While wind gusts occur close to the ground, some of the most powerful winds on Earth exist high above the surface in narrow bands called the jet stream.

The jet stream is a fast-moving current of air located in the upper levels of the atmosphere, typically about 9 to 16 kilometers above the Earth’s surface. 

These air currents can reach speeds of 160-400 km/h (100-250 mph) or even higher.

Jet streams form mainly because of large temperature differences between warm and cold air masses.

When these temperature contrasts combine with Earth’s rotation, powerful high-altitude winds develop.

Even though jet streams occur high in the atmosphere, they strongly influence weather at the surface. 

They help steer storm systems, guide the movement of high- and low-pressure areas, and affect temperature patterns across continents.

Moreover, jet streams are also important in aviation. 

Airplanes often take advantage of these strong winds to reduce travel time and fuel consumption when flying in the same direction as the jet stream.

Two dominant jet streams

How Is Wind Speed Measured?

To measure wind speed, using an Anemometer is one of the simplest and most accurate ways.
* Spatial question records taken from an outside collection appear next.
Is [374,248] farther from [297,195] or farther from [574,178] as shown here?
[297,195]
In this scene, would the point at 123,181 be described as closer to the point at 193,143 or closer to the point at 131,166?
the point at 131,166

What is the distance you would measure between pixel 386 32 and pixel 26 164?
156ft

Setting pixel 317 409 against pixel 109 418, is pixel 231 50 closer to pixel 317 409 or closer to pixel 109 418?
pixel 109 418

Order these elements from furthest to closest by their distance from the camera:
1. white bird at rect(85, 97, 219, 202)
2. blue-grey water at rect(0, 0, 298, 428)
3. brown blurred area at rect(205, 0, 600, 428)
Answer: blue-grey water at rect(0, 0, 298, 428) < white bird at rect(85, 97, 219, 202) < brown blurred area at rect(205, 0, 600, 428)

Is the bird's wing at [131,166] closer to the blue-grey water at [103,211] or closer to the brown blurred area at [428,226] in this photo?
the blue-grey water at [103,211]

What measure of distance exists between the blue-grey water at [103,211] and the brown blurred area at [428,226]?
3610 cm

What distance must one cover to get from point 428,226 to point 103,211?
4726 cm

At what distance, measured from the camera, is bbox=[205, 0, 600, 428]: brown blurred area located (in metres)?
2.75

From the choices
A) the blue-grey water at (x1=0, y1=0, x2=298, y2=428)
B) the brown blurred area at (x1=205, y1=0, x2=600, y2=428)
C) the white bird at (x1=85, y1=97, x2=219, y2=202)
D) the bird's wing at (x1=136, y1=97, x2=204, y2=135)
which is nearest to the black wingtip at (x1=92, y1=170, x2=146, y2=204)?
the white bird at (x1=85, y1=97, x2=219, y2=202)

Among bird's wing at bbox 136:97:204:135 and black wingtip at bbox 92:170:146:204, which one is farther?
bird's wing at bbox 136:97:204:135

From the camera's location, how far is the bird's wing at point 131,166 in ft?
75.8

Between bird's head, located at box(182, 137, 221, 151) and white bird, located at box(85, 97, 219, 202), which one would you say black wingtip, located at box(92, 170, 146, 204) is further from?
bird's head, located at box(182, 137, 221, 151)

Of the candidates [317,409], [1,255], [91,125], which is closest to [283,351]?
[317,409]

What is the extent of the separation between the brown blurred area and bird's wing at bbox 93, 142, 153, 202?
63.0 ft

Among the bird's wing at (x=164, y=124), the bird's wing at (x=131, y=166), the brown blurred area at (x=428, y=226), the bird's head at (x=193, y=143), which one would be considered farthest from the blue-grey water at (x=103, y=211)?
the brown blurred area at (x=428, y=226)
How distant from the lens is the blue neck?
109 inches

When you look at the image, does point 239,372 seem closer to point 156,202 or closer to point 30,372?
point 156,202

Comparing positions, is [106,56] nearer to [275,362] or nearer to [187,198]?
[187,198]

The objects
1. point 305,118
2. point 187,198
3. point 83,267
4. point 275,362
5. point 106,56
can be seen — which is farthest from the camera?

The basic process only takes a few steps:

• Place the anemometer in an open area: Make sure it is away from buildings, trees, or obstacles that could block the wind.

• Hold or mount the device facing the wind: This allows the cups or sensors to catch the airflow properly.

• Let the device spin and stabilize: The rotating cups measure how fast the wind isblowing.

• Read the wind speed on the display: The result usually appears in mph, km/h, or m/s.

If you want to learn other ways to measure wind, including tools used in meteorology and field observations, read our full guide on how to measure wind speed.

Anemometer is one of the simplest tools to measure wind speed

Final Thought

Types of wind help explain why air moves differently in every part of the world. From large global wind belts to small local breezes, these wind patterns shape weather systems and climate. Learning about them gives you a clearer picture of how the atmosphere works and why wind behaves the way it does.